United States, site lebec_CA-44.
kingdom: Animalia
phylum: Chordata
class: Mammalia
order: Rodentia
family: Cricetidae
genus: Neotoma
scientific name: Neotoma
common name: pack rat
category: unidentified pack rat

Exercise goal =>
When you copy the data, keep every line word for word.

Problem solution =>
United States, site lebec_CA-44.
kingdom: Animalia
phylum: Chordata
class: Mammalia
order: Rodentia
family: Cricetidae
genus: Neotoma
scientific name: Neotoma
common name: pack rat
category: unidentified pack rat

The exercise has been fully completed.